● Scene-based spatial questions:
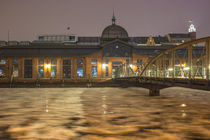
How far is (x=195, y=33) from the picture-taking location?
86.4 m

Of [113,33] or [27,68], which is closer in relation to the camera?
[27,68]

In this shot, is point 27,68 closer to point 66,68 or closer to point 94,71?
point 66,68

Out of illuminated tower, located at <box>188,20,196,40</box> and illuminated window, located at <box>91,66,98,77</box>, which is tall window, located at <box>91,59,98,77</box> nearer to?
illuminated window, located at <box>91,66,98,77</box>

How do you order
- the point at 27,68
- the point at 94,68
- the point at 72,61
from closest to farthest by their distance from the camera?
the point at 94,68 → the point at 72,61 → the point at 27,68

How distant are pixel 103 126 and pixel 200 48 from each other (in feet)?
167

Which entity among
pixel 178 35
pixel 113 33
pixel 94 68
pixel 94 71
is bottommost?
pixel 94 71

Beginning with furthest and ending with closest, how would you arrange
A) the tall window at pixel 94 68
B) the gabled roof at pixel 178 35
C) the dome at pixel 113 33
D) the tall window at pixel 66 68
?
the gabled roof at pixel 178 35 → the dome at pixel 113 33 → the tall window at pixel 66 68 → the tall window at pixel 94 68

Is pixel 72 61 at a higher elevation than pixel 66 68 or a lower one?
higher

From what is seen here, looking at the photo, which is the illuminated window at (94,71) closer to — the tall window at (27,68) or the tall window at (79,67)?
the tall window at (79,67)

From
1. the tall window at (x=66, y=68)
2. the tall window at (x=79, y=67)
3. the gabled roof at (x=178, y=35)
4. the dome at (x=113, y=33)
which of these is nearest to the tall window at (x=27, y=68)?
the tall window at (x=66, y=68)

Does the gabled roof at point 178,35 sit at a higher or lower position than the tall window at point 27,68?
higher

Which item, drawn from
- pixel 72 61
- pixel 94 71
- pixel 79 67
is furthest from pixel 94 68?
pixel 72 61

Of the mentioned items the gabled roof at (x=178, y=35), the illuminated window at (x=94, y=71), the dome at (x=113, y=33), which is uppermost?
the gabled roof at (x=178, y=35)

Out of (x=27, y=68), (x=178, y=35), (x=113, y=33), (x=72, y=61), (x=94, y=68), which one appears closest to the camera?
(x=94, y=68)
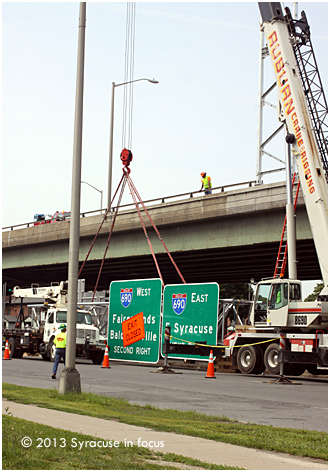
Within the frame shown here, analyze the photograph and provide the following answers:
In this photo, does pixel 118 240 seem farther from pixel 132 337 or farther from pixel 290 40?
pixel 290 40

● Given problem: Transcribe the preceding listing in its entirety and with exact wording, leaving out pictures.

● Solution to the exercise:
How far is (x=195, y=33) from the picture-taking location?
86.4 m

Of [113,33] or [27,68], which is closer in relation to the camera?
[27,68]

In this shot, is point 27,68 closer to point 66,68 or closer to point 94,71?
point 66,68

Out of illuminated tower, located at <box>188,20,196,40</box> and illuminated window, located at <box>91,66,98,77</box>, which is tall window, located at <box>91,59,98,77</box> nearer to?
illuminated window, located at <box>91,66,98,77</box>

How do you order
- the point at 27,68
- the point at 94,68
- the point at 72,61
from closest to farthest by their distance from the camera?
the point at 94,68 → the point at 72,61 → the point at 27,68

How distant are pixel 103 126 and pixel 200 48 from each other (in feet)?
167

Which entity among
pixel 178 35
pixel 113 33
pixel 94 68
pixel 94 71
is bottommost?
pixel 94 71

Beginning with furthest and ending with closest, how would you arrange
A) the tall window at pixel 94 68
B) the gabled roof at pixel 178 35
C) the dome at pixel 113 33
D) the tall window at pixel 66 68
?
the gabled roof at pixel 178 35 → the dome at pixel 113 33 → the tall window at pixel 66 68 → the tall window at pixel 94 68

Is pixel 72 61 at a higher elevation than pixel 66 68 or a lower one?
higher

From what is seen here, looking at the photo, which is the illuminated window at (94,71) closer to — the tall window at (27,68) or the tall window at (79,67)?
the tall window at (79,67)

From
1. the tall window at (x=66, y=68)
2. the tall window at (x=79, y=67)
3. the gabled roof at (x=178, y=35)
4. the dome at (x=113, y=33)
which of these is nearest to the tall window at (x=27, y=68)?
the tall window at (x=66, y=68)

Does the gabled roof at point 178,35 sit at a higher or lower position than the tall window at point 27,68?
higher

Which item, drawn from
- pixel 72 61
- pixel 94 71
- pixel 79 67
is furthest from pixel 94 68?
pixel 72 61

Of the mentioned items the gabled roof at (x=178, y=35), the illuminated window at (x=94, y=71), the dome at (x=113, y=33), which is uppermost?
the gabled roof at (x=178, y=35)

Out of (x=27, y=68), (x=178, y=35), (x=113, y=33), (x=72, y=61), (x=94, y=68), which one appears closest to the camera?
(x=94, y=68)
Within the frame shown here, analyze the photograph and provide the following answers:
In this photo, does pixel 118 240 seem farther from pixel 132 337 or farther from pixel 290 40?
pixel 290 40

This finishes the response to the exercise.